Aufgaben —
#1 Wie heißt das Projekt, das im Text über Leseförderung mit digitalen Medien genannt wird?
#2 Gib bitte aus dem Text über Leseförderung mit digitalen Medien den Abschnitt wortgetreu wieder, der mit den Worten „Um dieser Entwicklung“ beginnt und mit „Lesen zu wecken.“ endet.
#3 Führe den Text über Leseförderung mit digitalen Medien im Anschluss an seinen letzten Satz weiter.

Textauszug —
══════════════════════════════

Offline lesen, Online erzählen - Leseförderung mit digitalen Medien
Johanna Lambertz, Carolin Müller-Bretl und Julia Schabos, Stiftung Digitale Chancen / dbv
Quelle: Magazin KULTURELLE BILDUNG Nr. 13 zum Thema digitale Medien/CC BY-SA
Kinder und Jugendliche wachsen in einer konvergenten Medienwelt auf. Digitale Angebote spielen dabei eine immer größere Rolle für die Entwicklung der Persönlichkeit und bei der Identitätsbildung der so genannten Digital Natives. Dabei unterscheiden sich die Zugangsmöglichkeiten zu digitalen Geräten für Kinder und Jugendliche von Eltern mit formal niedriger oder höherer Bildung nicht (vgl. Vorlesestudien 2012/2013). Eine der wichtigsten Voraussetzungen für die erfolgreiche Teilhabe an unserer schriftkulturell geprägten Gesellschaft ist die Lesekompetenz. Dies gilt auch für die kompetente Nutzung von digitalen Medien. Verschiedene Studien zeigen bereits seit Jahren einen signifikanten Zusammenhang zwischen dem sozial- und bildungsbenachteiligten Umfeld von Kindern und Jugendlichen und ihrer Lesekompetenz, welche bei dieser Zielgruppe eher unterdurchschnittlich ausgeprägt ist (vgl. PISA 2012, IGLU 2011).
Um dieser Entwicklung entgegenzutreten, vertritt das Projekt "Lesen macht stark: Lesen und digitale Medien" den Ansatz, die klassische Leseförderung mit dem Einsatz digitaler Medien zu verbinden und den Lesebegriff zu erweitern. Ziel ist es, die Potenziale aller Lesemedien zu erkennen und zu nutzen, ohne digitale Medien dabei in Konkurrenz oder im Gegensatz zu den gedruckten Medien zu stellen. So ist es nur kohärent, über das typische Mediennutzungsverhalten sozial- und bildungsbenachteiligter Kinder und Jugendlicher einen Weg zur Leseförderung zu finden und die Freude am Lesen zu wecken.

══════════════════════════════

Datenauszug —
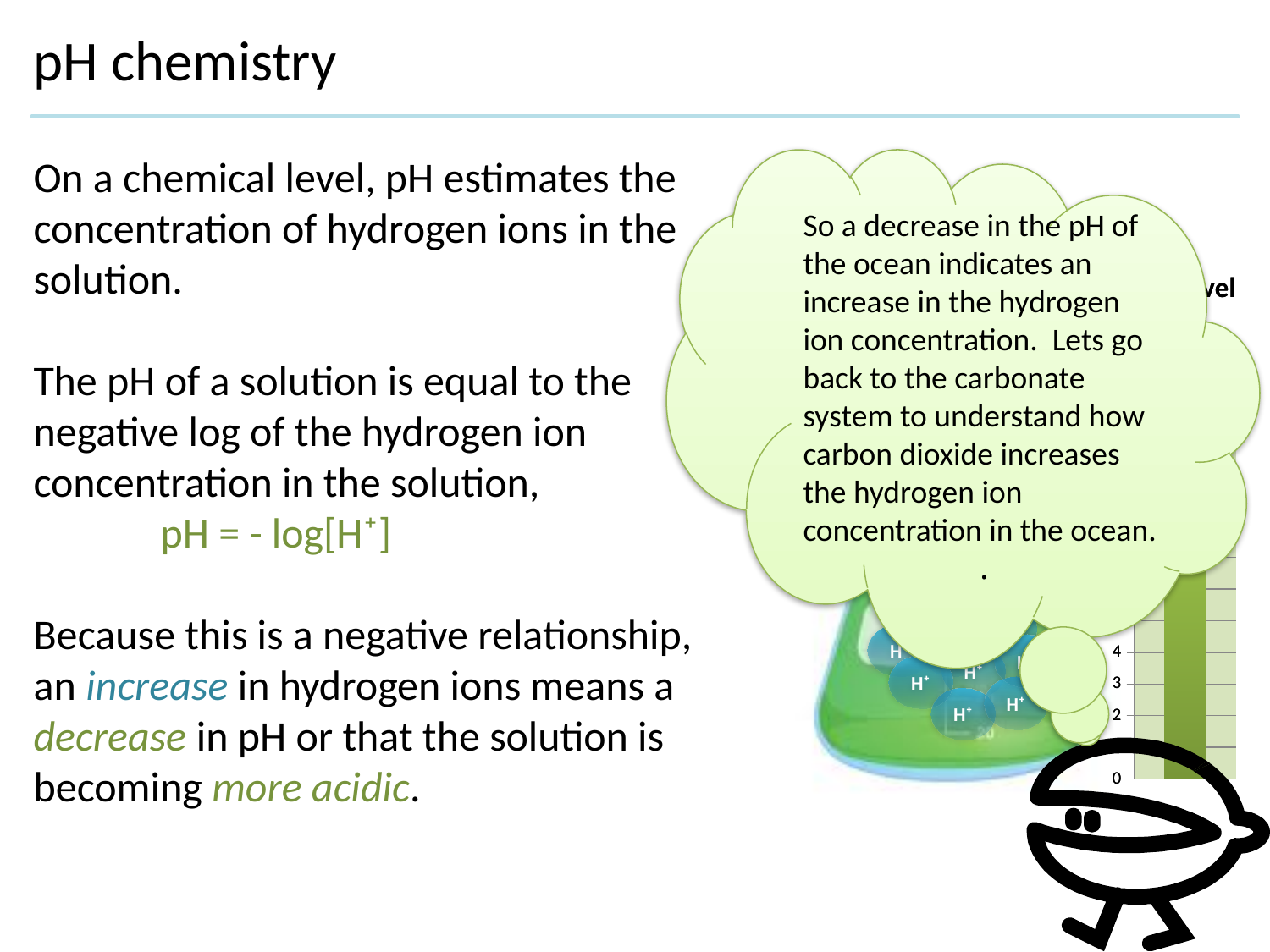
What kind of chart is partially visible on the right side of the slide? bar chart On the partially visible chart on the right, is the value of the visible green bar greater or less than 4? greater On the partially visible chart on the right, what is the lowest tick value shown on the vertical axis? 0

══════════════════════════════

Lösungen —
#1 „Lesen macht stark: Lesen und digitale Medien“

#2
Um dieser Entwicklung entgegenzutreten, vertritt das Projekt "Lesen macht stark: Lesen und digitale Medien" den Ansatz, die klassische Leseförderung mit dem Einsatz digitaler Medien zu verbinden und den Lesebegriff zu erweitern. Ziel ist es, die Potenziale aller Lesemedien zu erkennen und zu nutzen, ohne digitale Medien dabei in Konkurrenz oder im Gegensatz zu den gedruckten Medien zu stellen. So ist es nur kohärent, über das typische Mediennutzungsverhalten sozial- und bildungsbenachteiligter Kinder und Jugendlicher einen Weg zur Leseförderung zu finden und die Freude am Lesen zu wecken.

#3
Lesen macht stark: Lesen und digitale Medien
Das Projekt "Lesen macht stark: Lesen und digitale Medien", welches der Deutsche Bibliotheksverband in Zusammenarbeit mit der Stiftung Digitale Chancen im Rahmen des Förderprogramms "Kultur macht stark. Bündnisse für Bildung" des Bundesministeriums für Bildung und Forschung konzipiert hat, ist darauf ausgerichtet, spielerisch die Lesefähigkeit von Kindern und Jugendlichen zu fördern, die nicht von Haus aus an das Lesen herangeführt werden. Durch die Verwendung digitaler Medien werden deren Interessen und Lebenswelten altersgemäß aufgegriffen und eine Brücke zur Leseförderung geschlagen. Ziel ist die Steigerung der Lesekompetenz über die gleichzeitige Förderung der Medienkompetenz der jungen Zielgruppe.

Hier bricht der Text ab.